**Action item:** Name each forum member tagged with an @ mention in the forum thread excerpt. List each name only once.

**Excerpted text:**
──────────────────────────────
Sent by iDad's iPhone

Reactions: Like 4


----------



## Silver (1/12/17)

Oh wow, @Rob Fisher - this is an epic thread!
Five stars

I have several pieces of equipment that changed things for me - some of them are still in use today!!
Will see what I can find and post it when I get a chance

Reactions: Like 5 | Agree 1


----------



## Silver (1/12/17)

The mighty *Innokin MVP2* is one of the most reliable regulated mods I have had.

I got a second one because I was so happy with it. It's only 11 Watts but has a 4,400 mah battery so it lasts for days on a low power high nic MTL setup.

This mod is so reliable that both of them have been in daily use for about 3.5 years after getting them. The last 2 years or so they were annexed by my wife as her daily drivers.

Took this photo this morning.

What a legendary device. Rock solid and dependable. (I will talk about the Evod on top in a separate post)

Reactions: Like 7 | Winner 3


----------



## Petrus (1/12/17)

I entered my vaping journey with a Twisp, and was on and off stinkies, so I stumbled across this forum (Ecigsssa). Immediately I started to investigate, and what trigger me was the coil building. @Silver convinced me to getting a Kangertech Subbox Mini Kit, and boom, stinkies gone. Then I stated to read on the Reo pages, need I say more. @Andre , my mentor helped me to get hold off a Reo, the last white SL/LP Grand at Vapour Mountain. Needless to say me and @Rob Fisher , started getting along so well, at that time I thought he was the Vaping god, aka Reo Master. The rest is history to all my forum members/friends will know, I LOVE SQUONKING.

Reactions: Like 5 | Winner 4


----------



## Puff the Magic Dragon (1/12/17)

My apologies for being boring by adding to the long list of Kangertech Toptank Mini users who found this RTA to be their game changer.
──────────────────────────────
**Material provided:**
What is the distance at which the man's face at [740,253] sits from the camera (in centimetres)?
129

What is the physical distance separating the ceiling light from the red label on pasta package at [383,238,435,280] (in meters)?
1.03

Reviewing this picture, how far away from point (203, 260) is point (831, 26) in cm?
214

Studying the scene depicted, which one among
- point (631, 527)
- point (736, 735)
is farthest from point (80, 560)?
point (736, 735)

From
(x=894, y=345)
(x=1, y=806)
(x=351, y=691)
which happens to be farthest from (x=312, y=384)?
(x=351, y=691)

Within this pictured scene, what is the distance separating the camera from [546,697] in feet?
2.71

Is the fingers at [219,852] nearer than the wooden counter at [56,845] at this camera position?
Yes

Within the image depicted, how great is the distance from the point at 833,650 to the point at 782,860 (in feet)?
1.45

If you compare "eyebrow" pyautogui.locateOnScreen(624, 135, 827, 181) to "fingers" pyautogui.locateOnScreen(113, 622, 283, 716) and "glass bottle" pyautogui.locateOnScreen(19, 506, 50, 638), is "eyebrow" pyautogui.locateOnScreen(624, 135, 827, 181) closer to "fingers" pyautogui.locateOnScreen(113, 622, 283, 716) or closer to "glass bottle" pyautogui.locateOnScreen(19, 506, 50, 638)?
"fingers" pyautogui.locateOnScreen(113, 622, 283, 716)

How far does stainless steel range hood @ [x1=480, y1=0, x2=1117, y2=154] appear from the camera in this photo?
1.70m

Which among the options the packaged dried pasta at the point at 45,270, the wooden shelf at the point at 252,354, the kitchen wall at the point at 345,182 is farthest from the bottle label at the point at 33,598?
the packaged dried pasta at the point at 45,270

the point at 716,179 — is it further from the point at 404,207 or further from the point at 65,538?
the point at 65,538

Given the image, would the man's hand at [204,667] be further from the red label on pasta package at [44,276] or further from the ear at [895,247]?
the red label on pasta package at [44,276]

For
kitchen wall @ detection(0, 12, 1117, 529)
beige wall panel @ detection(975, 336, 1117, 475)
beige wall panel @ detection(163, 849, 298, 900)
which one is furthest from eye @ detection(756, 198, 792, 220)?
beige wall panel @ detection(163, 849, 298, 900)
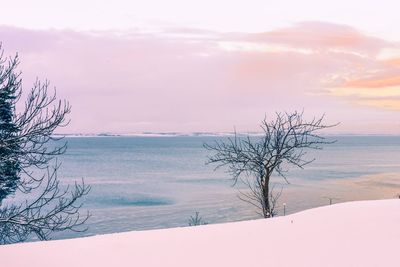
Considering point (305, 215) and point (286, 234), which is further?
point (305, 215)

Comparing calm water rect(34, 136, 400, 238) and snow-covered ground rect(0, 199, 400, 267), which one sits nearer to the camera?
snow-covered ground rect(0, 199, 400, 267)

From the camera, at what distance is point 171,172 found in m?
93.6

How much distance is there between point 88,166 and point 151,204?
188 feet

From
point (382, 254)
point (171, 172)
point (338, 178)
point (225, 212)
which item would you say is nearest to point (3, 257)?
point (382, 254)

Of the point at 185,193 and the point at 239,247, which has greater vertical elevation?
the point at 239,247

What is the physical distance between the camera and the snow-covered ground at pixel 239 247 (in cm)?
618

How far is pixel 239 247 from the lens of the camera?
690 cm

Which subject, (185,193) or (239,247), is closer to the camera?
(239,247)

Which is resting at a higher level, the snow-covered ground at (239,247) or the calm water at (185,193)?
the snow-covered ground at (239,247)

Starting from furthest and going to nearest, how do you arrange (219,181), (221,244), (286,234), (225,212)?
(219,181)
(225,212)
(286,234)
(221,244)

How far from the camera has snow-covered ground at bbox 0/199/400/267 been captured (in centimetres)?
618

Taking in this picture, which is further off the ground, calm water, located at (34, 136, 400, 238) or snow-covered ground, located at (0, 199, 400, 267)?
snow-covered ground, located at (0, 199, 400, 267)

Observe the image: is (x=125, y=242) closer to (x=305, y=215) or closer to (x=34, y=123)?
(x=305, y=215)

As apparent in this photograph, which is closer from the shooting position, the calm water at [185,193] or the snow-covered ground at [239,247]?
the snow-covered ground at [239,247]
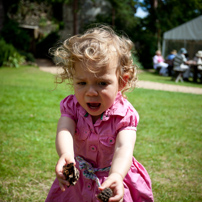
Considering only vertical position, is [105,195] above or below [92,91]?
below

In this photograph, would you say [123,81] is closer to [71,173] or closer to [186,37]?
[71,173]

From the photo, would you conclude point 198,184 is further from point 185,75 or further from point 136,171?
point 185,75

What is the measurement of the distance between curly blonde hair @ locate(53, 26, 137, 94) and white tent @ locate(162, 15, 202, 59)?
16421 millimetres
──────────────────────────────
**Solution for this task:** Rob Fisher, Silver, Andre